→ **Instructions to follow**: Format the lines of the items below as a numbered list, leaving out blank lines and pictures.

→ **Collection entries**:
______

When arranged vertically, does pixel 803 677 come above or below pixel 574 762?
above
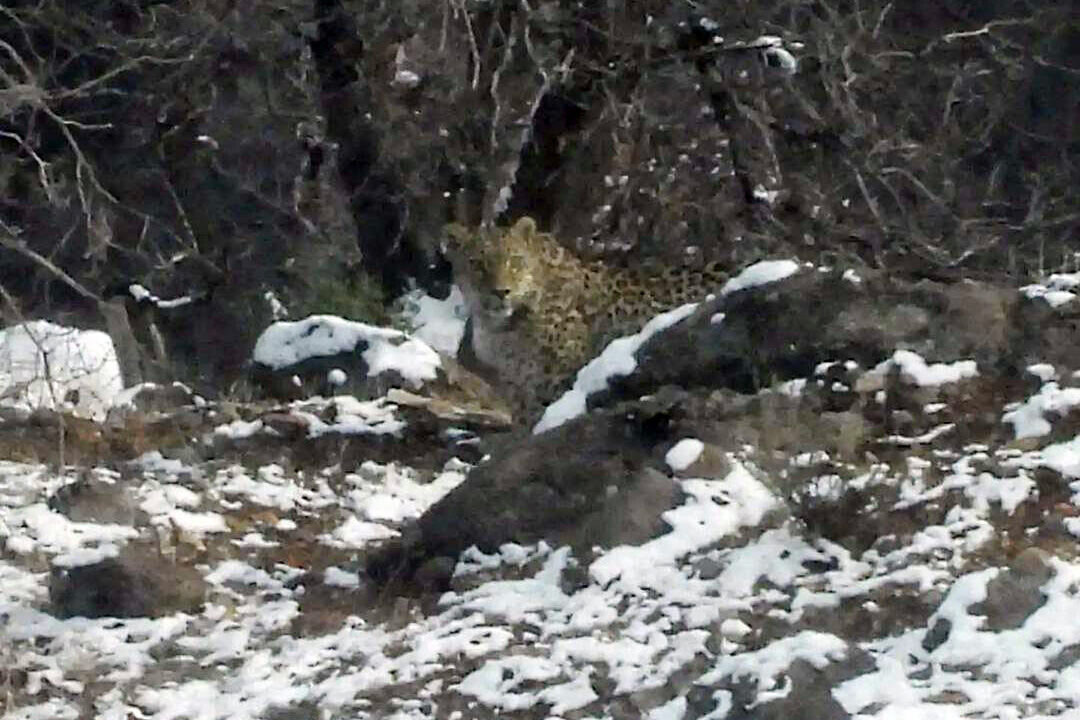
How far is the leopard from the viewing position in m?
6.67

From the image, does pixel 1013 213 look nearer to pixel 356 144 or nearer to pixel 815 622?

______

→ **Result**:
1. When arranged vertically, does pixel 803 677 come above or below pixel 574 762?
2. above
3. How far is the leopard from the viewing position in m?
4. 6.67
5. From the image, does pixel 1013 213 look nearer to pixel 356 144 or nearer to pixel 815 622?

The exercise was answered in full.